====== Listing ======

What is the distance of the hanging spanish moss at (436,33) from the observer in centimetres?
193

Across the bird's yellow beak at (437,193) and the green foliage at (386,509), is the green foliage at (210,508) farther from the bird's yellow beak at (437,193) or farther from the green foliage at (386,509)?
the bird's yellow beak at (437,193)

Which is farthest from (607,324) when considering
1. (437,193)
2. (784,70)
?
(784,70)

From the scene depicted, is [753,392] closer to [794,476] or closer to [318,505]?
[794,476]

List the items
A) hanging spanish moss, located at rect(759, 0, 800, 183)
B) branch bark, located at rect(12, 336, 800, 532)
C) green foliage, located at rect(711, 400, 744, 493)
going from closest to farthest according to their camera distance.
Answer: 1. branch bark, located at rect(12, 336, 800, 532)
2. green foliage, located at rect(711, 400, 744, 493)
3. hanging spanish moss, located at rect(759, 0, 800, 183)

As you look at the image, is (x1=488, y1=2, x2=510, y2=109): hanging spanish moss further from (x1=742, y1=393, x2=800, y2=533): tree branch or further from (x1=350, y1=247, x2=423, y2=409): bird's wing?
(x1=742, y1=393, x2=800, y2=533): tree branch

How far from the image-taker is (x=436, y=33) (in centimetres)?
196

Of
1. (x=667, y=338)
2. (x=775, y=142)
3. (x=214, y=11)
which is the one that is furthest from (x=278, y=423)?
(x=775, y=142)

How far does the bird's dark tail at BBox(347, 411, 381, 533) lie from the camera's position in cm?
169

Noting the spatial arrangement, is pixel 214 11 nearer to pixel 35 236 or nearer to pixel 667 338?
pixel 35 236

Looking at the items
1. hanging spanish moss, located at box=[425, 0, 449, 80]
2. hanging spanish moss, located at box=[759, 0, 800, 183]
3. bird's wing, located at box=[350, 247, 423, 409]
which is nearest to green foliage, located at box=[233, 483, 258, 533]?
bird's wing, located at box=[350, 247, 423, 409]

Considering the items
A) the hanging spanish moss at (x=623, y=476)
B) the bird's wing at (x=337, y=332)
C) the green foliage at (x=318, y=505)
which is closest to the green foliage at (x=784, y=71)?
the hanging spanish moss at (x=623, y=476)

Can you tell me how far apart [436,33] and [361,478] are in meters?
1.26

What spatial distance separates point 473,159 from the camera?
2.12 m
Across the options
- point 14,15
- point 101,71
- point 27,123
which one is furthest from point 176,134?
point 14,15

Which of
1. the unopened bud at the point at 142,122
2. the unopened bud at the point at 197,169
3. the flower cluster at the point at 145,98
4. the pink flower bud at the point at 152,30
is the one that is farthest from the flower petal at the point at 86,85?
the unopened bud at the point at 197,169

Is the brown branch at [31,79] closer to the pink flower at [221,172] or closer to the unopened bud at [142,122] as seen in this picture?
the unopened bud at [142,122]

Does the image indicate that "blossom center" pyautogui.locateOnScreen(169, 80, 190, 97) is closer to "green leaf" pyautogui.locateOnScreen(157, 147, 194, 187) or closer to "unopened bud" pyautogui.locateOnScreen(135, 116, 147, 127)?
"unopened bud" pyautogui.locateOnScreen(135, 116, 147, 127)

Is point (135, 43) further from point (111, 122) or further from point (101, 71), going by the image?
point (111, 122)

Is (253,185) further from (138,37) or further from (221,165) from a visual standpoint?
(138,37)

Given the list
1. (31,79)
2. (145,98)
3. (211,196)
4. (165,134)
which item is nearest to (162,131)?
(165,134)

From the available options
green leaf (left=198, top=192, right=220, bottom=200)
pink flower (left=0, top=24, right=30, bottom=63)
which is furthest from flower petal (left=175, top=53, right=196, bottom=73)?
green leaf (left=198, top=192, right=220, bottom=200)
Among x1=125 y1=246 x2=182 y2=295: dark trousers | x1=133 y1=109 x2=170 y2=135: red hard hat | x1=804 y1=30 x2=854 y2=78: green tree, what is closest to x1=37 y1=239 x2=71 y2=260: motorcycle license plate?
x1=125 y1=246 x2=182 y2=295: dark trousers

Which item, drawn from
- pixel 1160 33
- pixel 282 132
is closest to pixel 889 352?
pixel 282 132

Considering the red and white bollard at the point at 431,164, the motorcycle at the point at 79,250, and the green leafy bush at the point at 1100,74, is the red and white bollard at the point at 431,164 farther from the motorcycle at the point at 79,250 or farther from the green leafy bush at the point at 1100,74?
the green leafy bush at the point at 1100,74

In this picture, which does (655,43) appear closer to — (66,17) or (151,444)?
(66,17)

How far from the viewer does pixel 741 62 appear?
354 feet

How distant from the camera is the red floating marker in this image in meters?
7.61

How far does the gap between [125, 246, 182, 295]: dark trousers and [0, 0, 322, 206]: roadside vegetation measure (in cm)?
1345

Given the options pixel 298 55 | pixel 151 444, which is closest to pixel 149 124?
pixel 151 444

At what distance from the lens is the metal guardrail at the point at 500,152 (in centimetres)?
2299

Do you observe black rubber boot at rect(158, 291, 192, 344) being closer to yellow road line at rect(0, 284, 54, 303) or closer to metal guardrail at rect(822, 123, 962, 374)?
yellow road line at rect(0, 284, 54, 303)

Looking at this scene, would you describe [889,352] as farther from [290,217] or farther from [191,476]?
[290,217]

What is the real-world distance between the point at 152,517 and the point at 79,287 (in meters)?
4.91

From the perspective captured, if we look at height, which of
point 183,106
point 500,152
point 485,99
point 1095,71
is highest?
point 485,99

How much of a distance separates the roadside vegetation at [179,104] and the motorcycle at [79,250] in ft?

======

**Goal:** Return each line of the data exactly as written above.

**Right answer:**
What is the distance of the hanging spanish moss at (436,33) from the observer in centimetres?
193

Across the bird's yellow beak at (437,193) and the green foliage at (386,509), is the green foliage at (210,508) farther from the bird's yellow beak at (437,193) or farther from the green foliage at (386,509)?
the bird's yellow beak at (437,193)

Which is farthest from (607,324) when considering
1. (437,193)
2. (784,70)
?
(784,70)

From the scene depicted, is [753,392] closer to [794,476] or closer to [318,505]?
[794,476]

List the items
A) hanging spanish moss, located at rect(759, 0, 800, 183)
B) branch bark, located at rect(12, 336, 800, 532)
C) green foliage, located at rect(711, 400, 744, 493)
going from closest to farthest according to their camera distance.
Answer: 1. branch bark, located at rect(12, 336, 800, 532)
2. green foliage, located at rect(711, 400, 744, 493)
3. hanging spanish moss, located at rect(759, 0, 800, 183)

As you look at the image, is (x1=488, y1=2, x2=510, y2=109): hanging spanish moss further from (x1=742, y1=393, x2=800, y2=533): tree branch or further from (x1=350, y1=247, x2=423, y2=409): bird's wing?
(x1=742, y1=393, x2=800, y2=533): tree branch

How far from the image-taker is (x=436, y=33) (in centimetres)?
196

Of
1. (x=667, y=338)
2. (x=775, y=142)
3. (x=214, y=11)
which is the one that is furthest from (x=278, y=423)?
(x=775, y=142)

How far does the bird's dark tail at BBox(347, 411, 381, 533) lie from the camera's position in cm?
169

Noting the spatial arrangement, is pixel 214 11 nearer to pixel 35 236 or nearer to pixel 667 338?
pixel 35 236

Looking at the items
1. hanging spanish moss, located at box=[425, 0, 449, 80]
2. hanging spanish moss, located at box=[759, 0, 800, 183]
3. bird's wing, located at box=[350, 247, 423, 409]
which is nearest to green foliage, located at box=[233, 483, 258, 533]?
bird's wing, located at box=[350, 247, 423, 409]

Considering the items
A) the hanging spanish moss at (x=623, y=476)
B) the bird's wing at (x=337, y=332)
C) the green foliage at (x=318, y=505)
which is closest to the green foliage at (x=784, y=71)?
the hanging spanish moss at (x=623, y=476)

Can you tell me how far apart [436,33] and [361,478] are in meters?
1.26

What spatial distance separates point 473,159 from the camera?
2.12 m
Across the options
- point 14,15
- point 101,71
- point 27,123
which one is furthest from point 176,134?
point 14,15

Which of
1. the unopened bud at the point at 142,122
2. the unopened bud at the point at 197,169
3. the flower cluster at the point at 145,98
4. the pink flower bud at the point at 152,30
is the one that is farthest from the flower petal at the point at 86,85?
the unopened bud at the point at 197,169

Is the brown branch at [31,79] closer to the pink flower at [221,172] or closer to the unopened bud at [142,122] as seen in this picture?
the unopened bud at [142,122]

Does the image indicate that "blossom center" pyautogui.locateOnScreen(169, 80, 190, 97) is closer to "green leaf" pyautogui.locateOnScreen(157, 147, 194, 187) or closer to "unopened bud" pyautogui.locateOnScreen(135, 116, 147, 127)?
"unopened bud" pyautogui.locateOnScreen(135, 116, 147, 127)

Is point (135, 43) further from point (111, 122) or further from point (101, 71), going by the image?
point (111, 122)

Is (253,185) further from (138,37) or further from (221,165) from a visual standpoint?
(138,37)

Given the list
1. (31,79)
2. (145,98)
3. (211,196)
4. (165,134)
which item is nearest to (162,131)?
(165,134)

From the available options
green leaf (left=198, top=192, right=220, bottom=200)
pink flower (left=0, top=24, right=30, bottom=63)
which is furthest from flower petal (left=175, top=53, right=196, bottom=73)?
green leaf (left=198, top=192, right=220, bottom=200)
Among x1=125 y1=246 x2=182 y2=295: dark trousers | x1=133 y1=109 x2=170 y2=135: red hard hat | x1=804 y1=30 x2=854 y2=78: green tree, what is closest to x1=37 y1=239 x2=71 y2=260: motorcycle license plate?
x1=125 y1=246 x2=182 y2=295: dark trousers

Which item, drawn from
- pixel 1160 33
- pixel 282 132
is closest to pixel 889 352?
pixel 282 132

Considering the red and white bollard at the point at 431,164, the motorcycle at the point at 79,250, and the green leafy bush at the point at 1100,74, is the red and white bollard at the point at 431,164 farther from the motorcycle at the point at 79,250 or farther from the green leafy bush at the point at 1100,74?
the green leafy bush at the point at 1100,74

In this picture, which does (655,43) appear closer to — (66,17) or (151,444)?
(66,17)

How far from the viewer does pixel 741 62 appear?
354 feet

How distant from the camera is the red floating marker in this image in meters?
7.61

How far does the gap between [125, 246, 182, 295]: dark trousers and [0, 0, 322, 206]: roadside vegetation measure (in cm)?
1345

Given the options pixel 298 55 | pixel 151 444, which is closest to pixel 149 124?
pixel 151 444

At what distance from the lens is the metal guardrail at the point at 500,152 (in centimetres)?
2299

Do you observe black rubber boot at rect(158, 291, 192, 344) being closer to yellow road line at rect(0, 284, 54, 303) or closer to metal guardrail at rect(822, 123, 962, 374)?
yellow road line at rect(0, 284, 54, 303)

Looking at this scene, would you describe [889,352] as farther from [290,217] or farther from [191,476]?
[290,217]

What is the real-world distance between the point at 152,517 and the point at 79,287 (in meters)?
4.91

From the perspective captured, if we look at height, which of
point 183,106
point 500,152
point 485,99
point 1095,71
is highest?
point 485,99

How much of a distance separates the roadside vegetation at [179,104] and the motorcycle at [79,250] in ft?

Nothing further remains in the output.